Il avait été surpris de trouver Elaida sur le Trône de l’Amyrlin. Mieux que ce à quoi il s’était attendu, néanmoins. D’après ce qu’il avait entendu dire, elle n’était pas aussi coriace sur bien des plans que celle qui avait porté l’étole avant elle. Plus dure, oui, et plus cruelle, mais aussi plus fragile. Plus difficile à influencer, probablement, mais plus facile à briser. Si l’un ou l’autre devenait nécessaire. Bah, une Aes Sedai, une Amyrlin même, c’était pratiquement du pareil au même en ce qui le concernait. Des imbéciles. De dangereuses imbéciles, d’accord, mais parfois des dupes utiles.

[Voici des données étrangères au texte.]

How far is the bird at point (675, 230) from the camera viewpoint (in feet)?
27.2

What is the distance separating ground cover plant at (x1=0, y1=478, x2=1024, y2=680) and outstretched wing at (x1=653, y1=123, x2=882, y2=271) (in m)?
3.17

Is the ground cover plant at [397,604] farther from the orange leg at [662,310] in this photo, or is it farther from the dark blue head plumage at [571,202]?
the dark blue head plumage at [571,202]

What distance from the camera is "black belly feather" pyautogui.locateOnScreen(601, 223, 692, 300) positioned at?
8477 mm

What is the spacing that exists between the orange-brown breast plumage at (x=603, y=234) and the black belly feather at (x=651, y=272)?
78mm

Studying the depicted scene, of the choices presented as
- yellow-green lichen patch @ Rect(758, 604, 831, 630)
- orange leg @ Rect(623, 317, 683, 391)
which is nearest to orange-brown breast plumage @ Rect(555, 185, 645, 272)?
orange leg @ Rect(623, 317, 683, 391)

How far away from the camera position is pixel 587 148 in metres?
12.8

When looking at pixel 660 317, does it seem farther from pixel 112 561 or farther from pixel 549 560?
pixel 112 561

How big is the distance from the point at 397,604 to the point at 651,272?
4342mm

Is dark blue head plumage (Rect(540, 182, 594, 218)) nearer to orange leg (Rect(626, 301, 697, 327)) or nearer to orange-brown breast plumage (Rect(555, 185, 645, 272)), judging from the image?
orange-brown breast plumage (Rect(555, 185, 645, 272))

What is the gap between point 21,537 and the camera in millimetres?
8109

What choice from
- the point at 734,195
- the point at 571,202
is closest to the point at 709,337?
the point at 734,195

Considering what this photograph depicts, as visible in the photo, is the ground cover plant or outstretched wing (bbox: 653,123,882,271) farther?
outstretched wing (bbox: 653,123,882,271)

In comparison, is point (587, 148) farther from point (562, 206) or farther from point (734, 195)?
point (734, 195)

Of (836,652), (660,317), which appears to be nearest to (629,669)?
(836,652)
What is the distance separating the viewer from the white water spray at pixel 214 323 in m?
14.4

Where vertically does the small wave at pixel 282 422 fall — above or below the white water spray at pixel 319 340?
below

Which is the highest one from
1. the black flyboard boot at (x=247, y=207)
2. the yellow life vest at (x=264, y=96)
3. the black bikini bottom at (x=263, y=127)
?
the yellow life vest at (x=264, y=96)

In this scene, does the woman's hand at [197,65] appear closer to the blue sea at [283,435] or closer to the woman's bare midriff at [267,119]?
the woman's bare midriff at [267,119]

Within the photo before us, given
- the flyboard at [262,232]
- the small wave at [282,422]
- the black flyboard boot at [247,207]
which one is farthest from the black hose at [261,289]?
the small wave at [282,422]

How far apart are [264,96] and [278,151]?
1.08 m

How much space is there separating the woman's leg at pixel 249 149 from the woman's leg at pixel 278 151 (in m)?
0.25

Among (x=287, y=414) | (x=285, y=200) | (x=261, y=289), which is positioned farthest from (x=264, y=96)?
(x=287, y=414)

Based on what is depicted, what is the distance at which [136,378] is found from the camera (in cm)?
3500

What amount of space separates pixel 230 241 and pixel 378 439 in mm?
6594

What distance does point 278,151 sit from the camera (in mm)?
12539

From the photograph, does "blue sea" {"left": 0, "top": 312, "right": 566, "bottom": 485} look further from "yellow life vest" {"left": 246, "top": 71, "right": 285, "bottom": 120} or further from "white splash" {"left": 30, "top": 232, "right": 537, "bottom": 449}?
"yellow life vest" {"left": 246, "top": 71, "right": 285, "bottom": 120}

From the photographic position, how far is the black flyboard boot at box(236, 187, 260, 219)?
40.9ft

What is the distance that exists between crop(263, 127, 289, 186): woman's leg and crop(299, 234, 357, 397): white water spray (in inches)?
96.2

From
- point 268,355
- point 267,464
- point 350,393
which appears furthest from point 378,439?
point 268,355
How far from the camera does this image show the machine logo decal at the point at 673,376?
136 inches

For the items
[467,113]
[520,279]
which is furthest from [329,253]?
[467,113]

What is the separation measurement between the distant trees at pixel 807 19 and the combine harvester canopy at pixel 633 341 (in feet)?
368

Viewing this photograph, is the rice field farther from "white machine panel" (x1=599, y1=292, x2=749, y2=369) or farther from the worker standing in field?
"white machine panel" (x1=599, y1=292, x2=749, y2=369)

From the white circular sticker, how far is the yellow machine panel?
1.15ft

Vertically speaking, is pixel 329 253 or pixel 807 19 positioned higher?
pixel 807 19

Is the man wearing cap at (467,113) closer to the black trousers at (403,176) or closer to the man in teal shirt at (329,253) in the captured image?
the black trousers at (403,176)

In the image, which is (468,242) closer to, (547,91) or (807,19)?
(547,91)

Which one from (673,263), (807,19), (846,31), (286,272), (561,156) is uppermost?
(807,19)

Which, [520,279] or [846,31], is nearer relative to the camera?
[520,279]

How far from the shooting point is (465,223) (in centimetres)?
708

Elles se rendirent enfin compte qu’il était là, l’Amyrlin la mine un tantinet contrariée d’être prise par surprise, la Gardienne des Chroniques pareille à elle-même. « Vous pouvez vous retirer maintenant, ma fille », dit Elaida d’un ton ferme, accentuant légèrement mais nettement le « maintenant ». Oh, oui.

Les tensions, les fissures dans l’autorité. Des fissures où pouvaient être semées des graines. Fain se retint sur le point de glousser de rire.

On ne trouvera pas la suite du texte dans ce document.